── 本文

しかしながら、これら特許文献1、2には、正確な回路特性を測定するために、プローブの向きの変更に伴う同軸ケーブルの形状変化を抑制する技術は何ら開示されていない。
【先行技術文献】
【特許文献】
【0006】
【特許文献1】特開平9-127154号公報
【特許文献2】特開2021-64804号公報
【発明の概要】
【発明が解決しようとする課題】
【0007】
本発明は、回路特性を正確に測定することが可能な状態を維持しつつ、プローブの向きを変化させる技術を提供する。
【課題を解決するための手段】
【0008】
本発明のプローブポジショナは、電子回路の回路特性を測定するためのプローブを保持するプローブポジショナであって、
予め設定された方向へ向けてプローブの先端を突出させるように保持するプローブヘッドと、
一端が前記プローブに接続される第1の導波路と、前記第1の導波路の他端に接続されるプローブ側コネクタと、第2の導波路を介して外部のネットワークアナライザに接続されるアナライザ側コネクタと、を備え、前記プローブ側コネクタを介して入出力される周波数信号と、前記アナライザ側コネクタを介して入出力される周波数信号との間の周波数変換を行う周波数エクステンダとを、予め設定された並び方向の基端部側から先端部側へ向けて、前記周波数エクステンダ、前記第1の導波路、及び前記プローブヘッドの順に直線状に並べて保持することが可能に構成された保持台部と、
前記並び方向に沿って設定された回転軸周りに前記保持台部を回転移動させることにより、前記プローブヘッドに保持された前記プローブの向きを変化させる回転機構と、を備えたことを特徴とする。

────
── 抽出データ

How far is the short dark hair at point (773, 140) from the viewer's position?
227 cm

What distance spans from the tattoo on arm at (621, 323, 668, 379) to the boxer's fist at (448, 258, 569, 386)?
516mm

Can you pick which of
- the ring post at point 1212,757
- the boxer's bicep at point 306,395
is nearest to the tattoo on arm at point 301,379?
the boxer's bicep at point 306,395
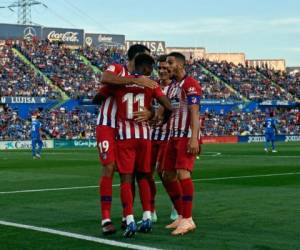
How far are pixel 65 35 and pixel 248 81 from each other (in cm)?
2341

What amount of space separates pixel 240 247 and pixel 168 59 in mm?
2865

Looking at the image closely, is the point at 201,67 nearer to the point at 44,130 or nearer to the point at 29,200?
the point at 44,130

────

取り組む作業 →
[1] 本文をもとに、次の問いに答えてください。
(a) 特許文献1として挙げられている公報は何か。
(b) アナライザ側コネクタは、何を介して外部のネットワークアナライザに接続されるか。
(c) 回転機構が回転軸周りに回転移動させるものは何か。
[2] 本文のうち「しかしながら、これら特許文献」から「を変化させる技術を提供する。」までを、一字一句変えずに書き出すこと。
抽出データの行は、ここでは一切使わない。

解答一覧 →
[1]
(a) 特開平9-127154号公報
(b) 第2の導波路
(c) 保持台部

[2]
しかしながら、これら特許文献1、2には、正確な回路特性を測定するために、プローブの向きの変更に伴う同軸ケーブルの形状変化を抑制する技術は何ら開示されていない。
【先行技術文献】
【特許文献】
【0006】
【特許文献1】特開平9-127154号公報
【特許文献2】特開2021-64804号公報
【発明の概要】
【発明が解決しようとする課題】
【0007】
本発明は、回路特性を正確に測定することが可能な状態を維持しつつ、プローブの向きを変化させる技術を提供する。